Tacks. A line of tiny tacks, running along a seam just the other side of the corner. Marius focused, peered closer. He could just make out a seam. He picked at it with one finger, slowly worming his finger under until a flap opened up. He pulled harder, and the sheet peeled away, revealing the wooden upright to which it had been attached. Marius snorted. Tin plate! Tin plate, with the slimmest covering of gold foil, pinned to wood like any other structure. That cheap, lying, faking nutcase. Marius lay back against the wall, shoulders slumped. All that effort. The eight year-old within him shrugged as if to say “Adults. What did you expect?” and went back to playing in his room. Marius stared at the broken corner, and contemplated the journey to the ocean floor.

After a while, though, he shook himself out of his malaise. He was still on the
Nancy Tulip
. He was still at the door of the stateroom. Gods, even if there were no walls of gold to be found, it was still the ship of Nandus. And, he reminded himself, Nandus was a king, even if he was mad as a ferret in a bucket of honey. The thought that had been clamouring to speak since he had seen the name etched onto the stern raised its hand for attention, and this time, Marius let it talk.

If he hadn’t hatched some scheme about using the lifeboats to open a second front and left the ship before it sank; if he hadn’t thrown himself over the side when the sea swamped the deck; if he hadn’t been in the prow, on deck, anywhere else on top; then Nandus, mad as he was, but oh, most definitely a king, might be lying in whatever shape the sea had left him, on the other side of the wall. Marius stared at the open flap of metal, and began to laugh.

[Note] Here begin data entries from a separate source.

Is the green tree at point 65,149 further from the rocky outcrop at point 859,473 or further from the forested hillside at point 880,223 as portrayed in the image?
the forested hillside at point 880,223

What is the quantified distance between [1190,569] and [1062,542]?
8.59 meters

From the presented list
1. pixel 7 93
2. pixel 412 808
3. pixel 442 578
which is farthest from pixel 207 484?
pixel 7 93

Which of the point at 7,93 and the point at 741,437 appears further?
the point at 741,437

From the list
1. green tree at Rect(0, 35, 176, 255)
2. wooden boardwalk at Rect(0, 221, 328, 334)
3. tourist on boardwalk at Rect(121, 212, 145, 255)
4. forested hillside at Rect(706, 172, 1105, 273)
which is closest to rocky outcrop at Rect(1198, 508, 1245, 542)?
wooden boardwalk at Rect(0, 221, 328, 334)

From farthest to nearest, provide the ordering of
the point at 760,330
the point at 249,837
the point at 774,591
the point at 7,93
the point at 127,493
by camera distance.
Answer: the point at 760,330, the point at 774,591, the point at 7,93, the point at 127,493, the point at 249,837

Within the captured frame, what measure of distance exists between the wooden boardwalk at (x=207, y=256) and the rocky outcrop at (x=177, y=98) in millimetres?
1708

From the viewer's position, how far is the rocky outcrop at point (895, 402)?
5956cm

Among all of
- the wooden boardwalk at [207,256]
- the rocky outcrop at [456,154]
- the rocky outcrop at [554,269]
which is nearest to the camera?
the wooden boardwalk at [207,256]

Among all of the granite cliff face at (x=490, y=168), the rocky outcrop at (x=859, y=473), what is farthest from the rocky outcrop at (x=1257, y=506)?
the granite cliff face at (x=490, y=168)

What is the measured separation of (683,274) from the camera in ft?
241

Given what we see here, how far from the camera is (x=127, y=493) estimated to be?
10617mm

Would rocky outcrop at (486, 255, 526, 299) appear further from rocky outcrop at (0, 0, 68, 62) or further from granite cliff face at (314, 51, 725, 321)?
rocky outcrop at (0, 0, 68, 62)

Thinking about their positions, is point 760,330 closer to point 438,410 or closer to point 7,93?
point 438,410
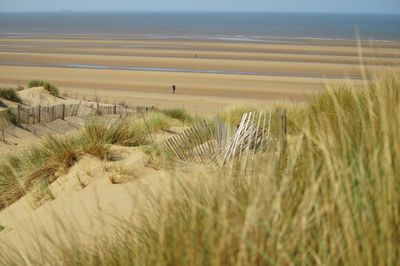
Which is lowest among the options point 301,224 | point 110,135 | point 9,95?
point 9,95

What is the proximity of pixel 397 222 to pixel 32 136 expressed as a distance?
1172 cm

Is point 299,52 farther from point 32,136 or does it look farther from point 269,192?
point 269,192

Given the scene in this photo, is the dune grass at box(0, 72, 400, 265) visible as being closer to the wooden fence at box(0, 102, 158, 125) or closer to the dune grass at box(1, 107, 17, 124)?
the dune grass at box(1, 107, 17, 124)

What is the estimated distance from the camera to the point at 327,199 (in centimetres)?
245

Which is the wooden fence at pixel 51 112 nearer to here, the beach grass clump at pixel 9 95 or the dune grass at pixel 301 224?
the beach grass clump at pixel 9 95

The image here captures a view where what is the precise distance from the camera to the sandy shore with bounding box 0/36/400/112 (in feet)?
81.3

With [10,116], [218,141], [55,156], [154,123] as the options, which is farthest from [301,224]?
[10,116]

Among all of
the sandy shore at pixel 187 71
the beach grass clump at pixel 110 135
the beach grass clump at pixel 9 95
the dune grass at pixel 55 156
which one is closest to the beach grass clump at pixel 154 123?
the beach grass clump at pixel 110 135

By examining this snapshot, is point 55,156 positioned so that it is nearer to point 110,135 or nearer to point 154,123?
point 110,135

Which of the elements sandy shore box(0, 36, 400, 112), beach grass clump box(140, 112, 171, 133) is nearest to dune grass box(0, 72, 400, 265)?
beach grass clump box(140, 112, 171, 133)

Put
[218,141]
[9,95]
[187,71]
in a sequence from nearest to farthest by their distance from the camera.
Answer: [218,141], [9,95], [187,71]

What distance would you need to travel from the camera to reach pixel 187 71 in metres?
34.2

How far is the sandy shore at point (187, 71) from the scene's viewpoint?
2478 centimetres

The dead had demanded a king. Nobody had said he had to be
animate
.

Marius slid over to the spar supporting the front of the structure. He made sure of his footing, dug his fingers under the flap of tin, and began to pull.

 

Marius ducked his head through the hole and peered into the black water. The water was stiller inside the stateroom than out, felt somehow thicker and more fetid against his skin. Slowly, he slipped inside, turning so he hung onto the edge of the framework with his fingers while his feet scrabbled for purchase. Something flapped at the limits of his vision and he stiffened, images of giant killer octopuses filling his imagination. Then he focused, and saw the tattered remnant of some type of tapestry, stirred by his kicking. Marius frowned. Surely, thirty years below water would destroy any fabric that had once hung on the walls. Which meant that the tapestry below must be made of some other material. Metal, perhaps. Marius had seen shirts woven from thin strands of gold and silver, soft as silk and worn by the richest, most stylish nobles in Scorby. He’d almost won one, once, in a game of Kingdom, but had been foiled by a messenger arriving with news of a royal coup, just as he was laying down a hand filled with a now-dead royal family. He blinked, remembering how much the shirt had been worth. The tapestry must be eight feet high, he decided, perhaps three or four feet wide. He could wrap it around himself like a toga, wear it rather than carry it. A tapestry that size, even if it were only made of silver threads… Marius was good at math. All con men are. But the equation had too many zeroes to keep track of. Suddenly, twelve feet below the surface seemed a lot warmer. Marius watched the bottom edge of the tapestry float into sight, then back again, counting the number of seconds in each ebb and flow. As soon as he was sure of the rhythm he held his breath, counted to the right number, aimed for the correct spot, and let go the beam.